Poland’s long history of tolerance

By admin
2 Min Read

Lubach writes that the believers in the multiculturalism of the First Polish Republic, including my father who raised me in the spirit of respect for others, rightly underlined the religious tolerance written into state law in the Warsaw Confederation Act of January 28th, 1573.

Owing to this, the Poland of old was a country without stakes, and many non-Catholic believers living in the Catholic kingdom, such as Orthodox and Protestant nobility, Armenians, Tatars and Karaims, who enjoyed full rights as citizens. Jews weren’t persecuted and were allowed to govern themselves according to their own laws.

Today’s screamers, who accuse Poland of eternal radical non-tolerance, should be reminded that the Warsaw Confederation’s text was written into the UNESCO Memory of the World. Rightly so, as during the time of establishing the act of tolerance in Poland, Western Europe, which was ruled by absolutist monarchs, the rule of “cuius regio, eius religio” reigned, which meant that the subjects had to worship the same religion as the king, which led to terrible wars.

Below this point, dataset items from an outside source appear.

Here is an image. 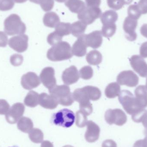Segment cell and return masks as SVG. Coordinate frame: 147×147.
<instances>
[{
	"label": "cell",
	"instance_id": "obj_1",
	"mask_svg": "<svg viewBox=\"0 0 147 147\" xmlns=\"http://www.w3.org/2000/svg\"><path fill=\"white\" fill-rule=\"evenodd\" d=\"M118 100L126 112L132 115V117L136 116L146 110L139 105L133 93L127 90L121 92Z\"/></svg>",
	"mask_w": 147,
	"mask_h": 147
},
{
	"label": "cell",
	"instance_id": "obj_2",
	"mask_svg": "<svg viewBox=\"0 0 147 147\" xmlns=\"http://www.w3.org/2000/svg\"><path fill=\"white\" fill-rule=\"evenodd\" d=\"M47 56L51 61L58 62L70 59L73 53L70 45L68 42L61 41L50 48Z\"/></svg>",
	"mask_w": 147,
	"mask_h": 147
},
{
	"label": "cell",
	"instance_id": "obj_3",
	"mask_svg": "<svg viewBox=\"0 0 147 147\" xmlns=\"http://www.w3.org/2000/svg\"><path fill=\"white\" fill-rule=\"evenodd\" d=\"M4 30L5 33L10 36L21 35L26 32V27L18 15L12 14L4 20Z\"/></svg>",
	"mask_w": 147,
	"mask_h": 147
},
{
	"label": "cell",
	"instance_id": "obj_4",
	"mask_svg": "<svg viewBox=\"0 0 147 147\" xmlns=\"http://www.w3.org/2000/svg\"><path fill=\"white\" fill-rule=\"evenodd\" d=\"M49 90L51 95L56 98L59 104L63 106H70L74 102L73 94L68 86L56 85Z\"/></svg>",
	"mask_w": 147,
	"mask_h": 147
},
{
	"label": "cell",
	"instance_id": "obj_5",
	"mask_svg": "<svg viewBox=\"0 0 147 147\" xmlns=\"http://www.w3.org/2000/svg\"><path fill=\"white\" fill-rule=\"evenodd\" d=\"M75 117L72 111L65 109L59 111L53 116L52 121L55 125L69 128L73 125Z\"/></svg>",
	"mask_w": 147,
	"mask_h": 147
},
{
	"label": "cell",
	"instance_id": "obj_6",
	"mask_svg": "<svg viewBox=\"0 0 147 147\" xmlns=\"http://www.w3.org/2000/svg\"><path fill=\"white\" fill-rule=\"evenodd\" d=\"M105 117L106 122L110 125L115 124L119 126L124 125L127 120L124 111L118 109L108 110L105 112Z\"/></svg>",
	"mask_w": 147,
	"mask_h": 147
},
{
	"label": "cell",
	"instance_id": "obj_7",
	"mask_svg": "<svg viewBox=\"0 0 147 147\" xmlns=\"http://www.w3.org/2000/svg\"><path fill=\"white\" fill-rule=\"evenodd\" d=\"M102 14V10L99 7H86L81 13L78 14V18L80 20L88 25L92 24L95 20L100 17Z\"/></svg>",
	"mask_w": 147,
	"mask_h": 147
},
{
	"label": "cell",
	"instance_id": "obj_8",
	"mask_svg": "<svg viewBox=\"0 0 147 147\" xmlns=\"http://www.w3.org/2000/svg\"><path fill=\"white\" fill-rule=\"evenodd\" d=\"M117 81L121 85L133 87L136 86L139 84V78L132 71H124L118 74Z\"/></svg>",
	"mask_w": 147,
	"mask_h": 147
},
{
	"label": "cell",
	"instance_id": "obj_9",
	"mask_svg": "<svg viewBox=\"0 0 147 147\" xmlns=\"http://www.w3.org/2000/svg\"><path fill=\"white\" fill-rule=\"evenodd\" d=\"M28 37L26 34L14 36L9 39L8 45L9 47L18 53L24 52L28 47Z\"/></svg>",
	"mask_w": 147,
	"mask_h": 147
},
{
	"label": "cell",
	"instance_id": "obj_10",
	"mask_svg": "<svg viewBox=\"0 0 147 147\" xmlns=\"http://www.w3.org/2000/svg\"><path fill=\"white\" fill-rule=\"evenodd\" d=\"M25 110L23 104L20 102L14 104L5 115L6 121L10 124H15L22 117Z\"/></svg>",
	"mask_w": 147,
	"mask_h": 147
},
{
	"label": "cell",
	"instance_id": "obj_11",
	"mask_svg": "<svg viewBox=\"0 0 147 147\" xmlns=\"http://www.w3.org/2000/svg\"><path fill=\"white\" fill-rule=\"evenodd\" d=\"M40 79L43 84L49 90L57 85L55 70L52 67H46L43 69L40 75Z\"/></svg>",
	"mask_w": 147,
	"mask_h": 147
},
{
	"label": "cell",
	"instance_id": "obj_12",
	"mask_svg": "<svg viewBox=\"0 0 147 147\" xmlns=\"http://www.w3.org/2000/svg\"><path fill=\"white\" fill-rule=\"evenodd\" d=\"M138 26L137 20L130 18L129 16L126 17L123 24V28L125 33L126 38L130 41H134L137 38V34L136 29Z\"/></svg>",
	"mask_w": 147,
	"mask_h": 147
},
{
	"label": "cell",
	"instance_id": "obj_13",
	"mask_svg": "<svg viewBox=\"0 0 147 147\" xmlns=\"http://www.w3.org/2000/svg\"><path fill=\"white\" fill-rule=\"evenodd\" d=\"M129 61L132 68L141 77H147V63L142 57L139 55H134L129 59Z\"/></svg>",
	"mask_w": 147,
	"mask_h": 147
},
{
	"label": "cell",
	"instance_id": "obj_14",
	"mask_svg": "<svg viewBox=\"0 0 147 147\" xmlns=\"http://www.w3.org/2000/svg\"><path fill=\"white\" fill-rule=\"evenodd\" d=\"M21 84L23 88L30 90L40 85V79L34 72H28L22 77Z\"/></svg>",
	"mask_w": 147,
	"mask_h": 147
},
{
	"label": "cell",
	"instance_id": "obj_15",
	"mask_svg": "<svg viewBox=\"0 0 147 147\" xmlns=\"http://www.w3.org/2000/svg\"><path fill=\"white\" fill-rule=\"evenodd\" d=\"M86 126L87 129L85 134L86 140L90 143L95 142L99 138L100 128L98 125L91 121L87 122Z\"/></svg>",
	"mask_w": 147,
	"mask_h": 147
},
{
	"label": "cell",
	"instance_id": "obj_16",
	"mask_svg": "<svg viewBox=\"0 0 147 147\" xmlns=\"http://www.w3.org/2000/svg\"><path fill=\"white\" fill-rule=\"evenodd\" d=\"M80 75L75 66H70L63 71L62 75L63 82L67 85H70L78 82Z\"/></svg>",
	"mask_w": 147,
	"mask_h": 147
},
{
	"label": "cell",
	"instance_id": "obj_17",
	"mask_svg": "<svg viewBox=\"0 0 147 147\" xmlns=\"http://www.w3.org/2000/svg\"><path fill=\"white\" fill-rule=\"evenodd\" d=\"M86 42L87 47L93 49L99 48L102 43V34L100 31H95L85 34Z\"/></svg>",
	"mask_w": 147,
	"mask_h": 147
},
{
	"label": "cell",
	"instance_id": "obj_18",
	"mask_svg": "<svg viewBox=\"0 0 147 147\" xmlns=\"http://www.w3.org/2000/svg\"><path fill=\"white\" fill-rule=\"evenodd\" d=\"M87 47L85 34H83L78 38L73 45L71 49L73 55L78 57H84L86 54Z\"/></svg>",
	"mask_w": 147,
	"mask_h": 147
},
{
	"label": "cell",
	"instance_id": "obj_19",
	"mask_svg": "<svg viewBox=\"0 0 147 147\" xmlns=\"http://www.w3.org/2000/svg\"><path fill=\"white\" fill-rule=\"evenodd\" d=\"M38 104L45 109H54L57 107L59 103L51 95L44 92L39 95Z\"/></svg>",
	"mask_w": 147,
	"mask_h": 147
},
{
	"label": "cell",
	"instance_id": "obj_20",
	"mask_svg": "<svg viewBox=\"0 0 147 147\" xmlns=\"http://www.w3.org/2000/svg\"><path fill=\"white\" fill-rule=\"evenodd\" d=\"M136 98L138 103L142 108L147 107V90L146 86L140 85L135 90Z\"/></svg>",
	"mask_w": 147,
	"mask_h": 147
},
{
	"label": "cell",
	"instance_id": "obj_21",
	"mask_svg": "<svg viewBox=\"0 0 147 147\" xmlns=\"http://www.w3.org/2000/svg\"><path fill=\"white\" fill-rule=\"evenodd\" d=\"M43 23L46 26L49 28H56L60 22L59 16L55 12L46 13L43 17Z\"/></svg>",
	"mask_w": 147,
	"mask_h": 147
},
{
	"label": "cell",
	"instance_id": "obj_22",
	"mask_svg": "<svg viewBox=\"0 0 147 147\" xmlns=\"http://www.w3.org/2000/svg\"><path fill=\"white\" fill-rule=\"evenodd\" d=\"M65 5L72 13L79 14L85 8V3L81 0H66Z\"/></svg>",
	"mask_w": 147,
	"mask_h": 147
},
{
	"label": "cell",
	"instance_id": "obj_23",
	"mask_svg": "<svg viewBox=\"0 0 147 147\" xmlns=\"http://www.w3.org/2000/svg\"><path fill=\"white\" fill-rule=\"evenodd\" d=\"M100 20L103 25L115 24L118 20V14L114 10H107L102 14Z\"/></svg>",
	"mask_w": 147,
	"mask_h": 147
},
{
	"label": "cell",
	"instance_id": "obj_24",
	"mask_svg": "<svg viewBox=\"0 0 147 147\" xmlns=\"http://www.w3.org/2000/svg\"><path fill=\"white\" fill-rule=\"evenodd\" d=\"M17 128L23 133H29L33 129V123L30 118L22 117L18 121Z\"/></svg>",
	"mask_w": 147,
	"mask_h": 147
},
{
	"label": "cell",
	"instance_id": "obj_25",
	"mask_svg": "<svg viewBox=\"0 0 147 147\" xmlns=\"http://www.w3.org/2000/svg\"><path fill=\"white\" fill-rule=\"evenodd\" d=\"M121 92V86L116 82L109 84L105 90V95L108 98H115L119 96Z\"/></svg>",
	"mask_w": 147,
	"mask_h": 147
},
{
	"label": "cell",
	"instance_id": "obj_26",
	"mask_svg": "<svg viewBox=\"0 0 147 147\" xmlns=\"http://www.w3.org/2000/svg\"><path fill=\"white\" fill-rule=\"evenodd\" d=\"M87 25L81 22L78 21L74 22L71 26V32L75 37H79L84 34Z\"/></svg>",
	"mask_w": 147,
	"mask_h": 147
},
{
	"label": "cell",
	"instance_id": "obj_27",
	"mask_svg": "<svg viewBox=\"0 0 147 147\" xmlns=\"http://www.w3.org/2000/svg\"><path fill=\"white\" fill-rule=\"evenodd\" d=\"M102 54L96 50L91 51L86 56V60L90 65H97L100 64L102 62Z\"/></svg>",
	"mask_w": 147,
	"mask_h": 147
},
{
	"label": "cell",
	"instance_id": "obj_28",
	"mask_svg": "<svg viewBox=\"0 0 147 147\" xmlns=\"http://www.w3.org/2000/svg\"><path fill=\"white\" fill-rule=\"evenodd\" d=\"M38 93L34 91L28 92L24 99V103L28 107L34 108L38 104Z\"/></svg>",
	"mask_w": 147,
	"mask_h": 147
},
{
	"label": "cell",
	"instance_id": "obj_29",
	"mask_svg": "<svg viewBox=\"0 0 147 147\" xmlns=\"http://www.w3.org/2000/svg\"><path fill=\"white\" fill-rule=\"evenodd\" d=\"M83 88L90 100L97 101L101 97V91L97 87L92 86H87Z\"/></svg>",
	"mask_w": 147,
	"mask_h": 147
},
{
	"label": "cell",
	"instance_id": "obj_30",
	"mask_svg": "<svg viewBox=\"0 0 147 147\" xmlns=\"http://www.w3.org/2000/svg\"><path fill=\"white\" fill-rule=\"evenodd\" d=\"M71 24L68 22H59L55 28V32L62 37L68 35L71 33Z\"/></svg>",
	"mask_w": 147,
	"mask_h": 147
},
{
	"label": "cell",
	"instance_id": "obj_31",
	"mask_svg": "<svg viewBox=\"0 0 147 147\" xmlns=\"http://www.w3.org/2000/svg\"><path fill=\"white\" fill-rule=\"evenodd\" d=\"M28 134L29 139L34 143H40L44 140V134L39 129H33Z\"/></svg>",
	"mask_w": 147,
	"mask_h": 147
},
{
	"label": "cell",
	"instance_id": "obj_32",
	"mask_svg": "<svg viewBox=\"0 0 147 147\" xmlns=\"http://www.w3.org/2000/svg\"><path fill=\"white\" fill-rule=\"evenodd\" d=\"M117 26L115 24L103 25L102 27V34L105 38H109L112 37L115 33Z\"/></svg>",
	"mask_w": 147,
	"mask_h": 147
},
{
	"label": "cell",
	"instance_id": "obj_33",
	"mask_svg": "<svg viewBox=\"0 0 147 147\" xmlns=\"http://www.w3.org/2000/svg\"><path fill=\"white\" fill-rule=\"evenodd\" d=\"M128 16L132 19L138 20L141 16L142 13L137 4L131 5L128 8Z\"/></svg>",
	"mask_w": 147,
	"mask_h": 147
},
{
	"label": "cell",
	"instance_id": "obj_34",
	"mask_svg": "<svg viewBox=\"0 0 147 147\" xmlns=\"http://www.w3.org/2000/svg\"><path fill=\"white\" fill-rule=\"evenodd\" d=\"M76 125L79 127H84L87 124V115L79 110L76 112Z\"/></svg>",
	"mask_w": 147,
	"mask_h": 147
},
{
	"label": "cell",
	"instance_id": "obj_35",
	"mask_svg": "<svg viewBox=\"0 0 147 147\" xmlns=\"http://www.w3.org/2000/svg\"><path fill=\"white\" fill-rule=\"evenodd\" d=\"M80 78L85 80L90 79L93 74V71L90 66H85L80 69L79 71Z\"/></svg>",
	"mask_w": 147,
	"mask_h": 147
},
{
	"label": "cell",
	"instance_id": "obj_36",
	"mask_svg": "<svg viewBox=\"0 0 147 147\" xmlns=\"http://www.w3.org/2000/svg\"><path fill=\"white\" fill-rule=\"evenodd\" d=\"M62 39L63 37L60 36L54 31L48 35L47 38V41L49 45L51 46H54L61 42Z\"/></svg>",
	"mask_w": 147,
	"mask_h": 147
},
{
	"label": "cell",
	"instance_id": "obj_37",
	"mask_svg": "<svg viewBox=\"0 0 147 147\" xmlns=\"http://www.w3.org/2000/svg\"><path fill=\"white\" fill-rule=\"evenodd\" d=\"M108 6L115 10L121 9L125 5L123 0H107Z\"/></svg>",
	"mask_w": 147,
	"mask_h": 147
},
{
	"label": "cell",
	"instance_id": "obj_38",
	"mask_svg": "<svg viewBox=\"0 0 147 147\" xmlns=\"http://www.w3.org/2000/svg\"><path fill=\"white\" fill-rule=\"evenodd\" d=\"M13 0H0V10L8 11L10 10L14 6Z\"/></svg>",
	"mask_w": 147,
	"mask_h": 147
},
{
	"label": "cell",
	"instance_id": "obj_39",
	"mask_svg": "<svg viewBox=\"0 0 147 147\" xmlns=\"http://www.w3.org/2000/svg\"><path fill=\"white\" fill-rule=\"evenodd\" d=\"M39 4L44 11L48 12L53 8L54 0H39Z\"/></svg>",
	"mask_w": 147,
	"mask_h": 147
},
{
	"label": "cell",
	"instance_id": "obj_40",
	"mask_svg": "<svg viewBox=\"0 0 147 147\" xmlns=\"http://www.w3.org/2000/svg\"><path fill=\"white\" fill-rule=\"evenodd\" d=\"M23 61V57L20 54H13L10 58V63L14 66H18L21 65Z\"/></svg>",
	"mask_w": 147,
	"mask_h": 147
},
{
	"label": "cell",
	"instance_id": "obj_41",
	"mask_svg": "<svg viewBox=\"0 0 147 147\" xmlns=\"http://www.w3.org/2000/svg\"><path fill=\"white\" fill-rule=\"evenodd\" d=\"M10 109V106L6 100L0 99V115H6Z\"/></svg>",
	"mask_w": 147,
	"mask_h": 147
},
{
	"label": "cell",
	"instance_id": "obj_42",
	"mask_svg": "<svg viewBox=\"0 0 147 147\" xmlns=\"http://www.w3.org/2000/svg\"><path fill=\"white\" fill-rule=\"evenodd\" d=\"M137 5L142 14L147 13V0H140Z\"/></svg>",
	"mask_w": 147,
	"mask_h": 147
},
{
	"label": "cell",
	"instance_id": "obj_43",
	"mask_svg": "<svg viewBox=\"0 0 147 147\" xmlns=\"http://www.w3.org/2000/svg\"><path fill=\"white\" fill-rule=\"evenodd\" d=\"M8 37L5 33L0 32V47H4L7 45Z\"/></svg>",
	"mask_w": 147,
	"mask_h": 147
},
{
	"label": "cell",
	"instance_id": "obj_44",
	"mask_svg": "<svg viewBox=\"0 0 147 147\" xmlns=\"http://www.w3.org/2000/svg\"><path fill=\"white\" fill-rule=\"evenodd\" d=\"M86 6L90 7H99L101 0H85Z\"/></svg>",
	"mask_w": 147,
	"mask_h": 147
},
{
	"label": "cell",
	"instance_id": "obj_45",
	"mask_svg": "<svg viewBox=\"0 0 147 147\" xmlns=\"http://www.w3.org/2000/svg\"><path fill=\"white\" fill-rule=\"evenodd\" d=\"M140 55L141 57L144 58H147V41L143 43L141 46Z\"/></svg>",
	"mask_w": 147,
	"mask_h": 147
},
{
	"label": "cell",
	"instance_id": "obj_46",
	"mask_svg": "<svg viewBox=\"0 0 147 147\" xmlns=\"http://www.w3.org/2000/svg\"><path fill=\"white\" fill-rule=\"evenodd\" d=\"M133 147H147V135L145 139L137 141Z\"/></svg>",
	"mask_w": 147,
	"mask_h": 147
},
{
	"label": "cell",
	"instance_id": "obj_47",
	"mask_svg": "<svg viewBox=\"0 0 147 147\" xmlns=\"http://www.w3.org/2000/svg\"><path fill=\"white\" fill-rule=\"evenodd\" d=\"M102 147H117V145L113 140H107L103 142Z\"/></svg>",
	"mask_w": 147,
	"mask_h": 147
},
{
	"label": "cell",
	"instance_id": "obj_48",
	"mask_svg": "<svg viewBox=\"0 0 147 147\" xmlns=\"http://www.w3.org/2000/svg\"><path fill=\"white\" fill-rule=\"evenodd\" d=\"M140 32L142 36L147 38V24L142 25L140 28Z\"/></svg>",
	"mask_w": 147,
	"mask_h": 147
},
{
	"label": "cell",
	"instance_id": "obj_49",
	"mask_svg": "<svg viewBox=\"0 0 147 147\" xmlns=\"http://www.w3.org/2000/svg\"><path fill=\"white\" fill-rule=\"evenodd\" d=\"M142 124H143L144 127H145V131H144V134H145V135H147V113L145 115L144 117H143V119H142Z\"/></svg>",
	"mask_w": 147,
	"mask_h": 147
},
{
	"label": "cell",
	"instance_id": "obj_50",
	"mask_svg": "<svg viewBox=\"0 0 147 147\" xmlns=\"http://www.w3.org/2000/svg\"><path fill=\"white\" fill-rule=\"evenodd\" d=\"M40 147H53V145L51 142L48 141H45L41 143Z\"/></svg>",
	"mask_w": 147,
	"mask_h": 147
},
{
	"label": "cell",
	"instance_id": "obj_51",
	"mask_svg": "<svg viewBox=\"0 0 147 147\" xmlns=\"http://www.w3.org/2000/svg\"><path fill=\"white\" fill-rule=\"evenodd\" d=\"M27 0H14L16 3H23L26 2Z\"/></svg>",
	"mask_w": 147,
	"mask_h": 147
},
{
	"label": "cell",
	"instance_id": "obj_52",
	"mask_svg": "<svg viewBox=\"0 0 147 147\" xmlns=\"http://www.w3.org/2000/svg\"><path fill=\"white\" fill-rule=\"evenodd\" d=\"M125 4H129L133 2V0H123Z\"/></svg>",
	"mask_w": 147,
	"mask_h": 147
},
{
	"label": "cell",
	"instance_id": "obj_53",
	"mask_svg": "<svg viewBox=\"0 0 147 147\" xmlns=\"http://www.w3.org/2000/svg\"><path fill=\"white\" fill-rule=\"evenodd\" d=\"M29 1L32 2L34 3H36V4H39V0H29Z\"/></svg>",
	"mask_w": 147,
	"mask_h": 147
},
{
	"label": "cell",
	"instance_id": "obj_54",
	"mask_svg": "<svg viewBox=\"0 0 147 147\" xmlns=\"http://www.w3.org/2000/svg\"><path fill=\"white\" fill-rule=\"evenodd\" d=\"M56 1L58 2L59 3H63L65 2L66 0H55Z\"/></svg>",
	"mask_w": 147,
	"mask_h": 147
},
{
	"label": "cell",
	"instance_id": "obj_55",
	"mask_svg": "<svg viewBox=\"0 0 147 147\" xmlns=\"http://www.w3.org/2000/svg\"><path fill=\"white\" fill-rule=\"evenodd\" d=\"M63 147H74L72 146H69V145H67V146H65Z\"/></svg>",
	"mask_w": 147,
	"mask_h": 147
},
{
	"label": "cell",
	"instance_id": "obj_56",
	"mask_svg": "<svg viewBox=\"0 0 147 147\" xmlns=\"http://www.w3.org/2000/svg\"><path fill=\"white\" fill-rule=\"evenodd\" d=\"M146 88L147 90V78L146 79Z\"/></svg>",
	"mask_w": 147,
	"mask_h": 147
},
{
	"label": "cell",
	"instance_id": "obj_57",
	"mask_svg": "<svg viewBox=\"0 0 147 147\" xmlns=\"http://www.w3.org/2000/svg\"><path fill=\"white\" fill-rule=\"evenodd\" d=\"M16 147V146H14V147Z\"/></svg>",
	"mask_w": 147,
	"mask_h": 147
}]
</instances>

Today, uneducated fools put forward as an example of tolerance, the inheritors of those bloody nations – the French, Germans and Dutch. Two hundred years ago, the enemy of all despotism and great Russian poet Mikhail Lermontov said, “this would be amusing, if it weren’t so terrifying!”

Macron and Timmermans are to be our moral authorities! Why shouldn’t Robespierre and his admirer Pol Pot also play that role?

I learned to appreciate true Polish tolerance in the spirit of the First Polish Republic on my own skin. And it wasn’t thanks to the “enlightened” high lords, but ordinary people, often not really educated, but following basic Christian rules, which have been ingrained in their genes or souls. This manifested itself during the martial law period in Poland.